-- Opening Marker --

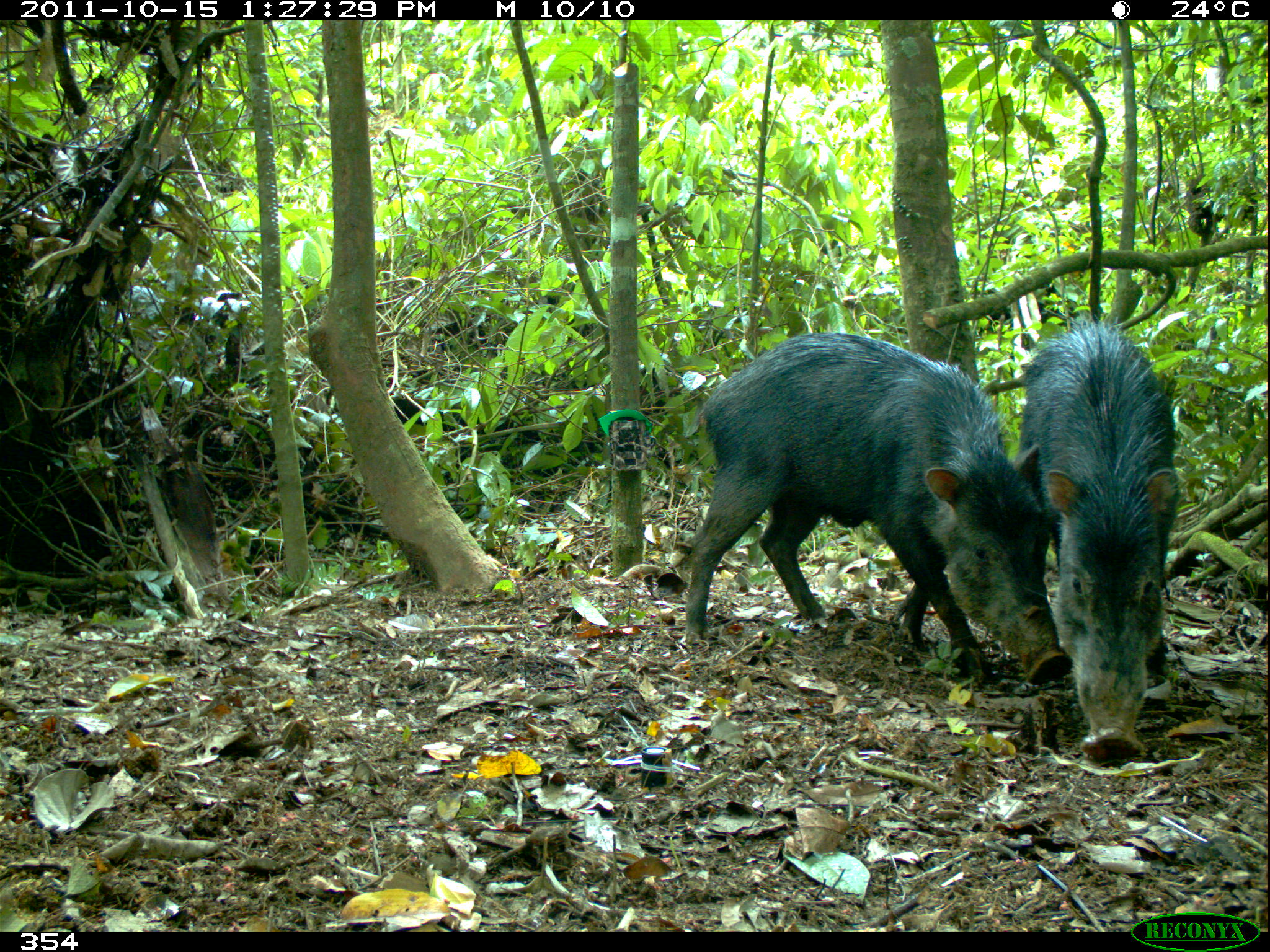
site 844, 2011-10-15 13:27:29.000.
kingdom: Animalia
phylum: Chordata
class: Mammalia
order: Artiodactyla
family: Tayassuidae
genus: Tayassu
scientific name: Tayassu pecari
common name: white-lipped peccary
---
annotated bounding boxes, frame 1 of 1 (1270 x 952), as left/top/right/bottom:
tayassu pecari: 683/330/1073/684; 1014/315/1180/760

-- Closing Marker --

### Problem description:
None of the lines before the one containing "kingdom: Animalia" belong in the answer; reproduce that line and all later lines of the records exactly.

### Task result:
kingdom: Animalia
phylum: Chordata
class: Mammalia
order: Artiodactyla
family: Tayassuidae
genus: Tayassu
scientific name: Tayassu pecari
common name: white-lipped peccary
---
annotated bounding boxes, frame 1 of 1 (1270 x 952), as left/top/right/bottom:
tayassu pecari: 683/330/1073/684; 1014/315/1180/760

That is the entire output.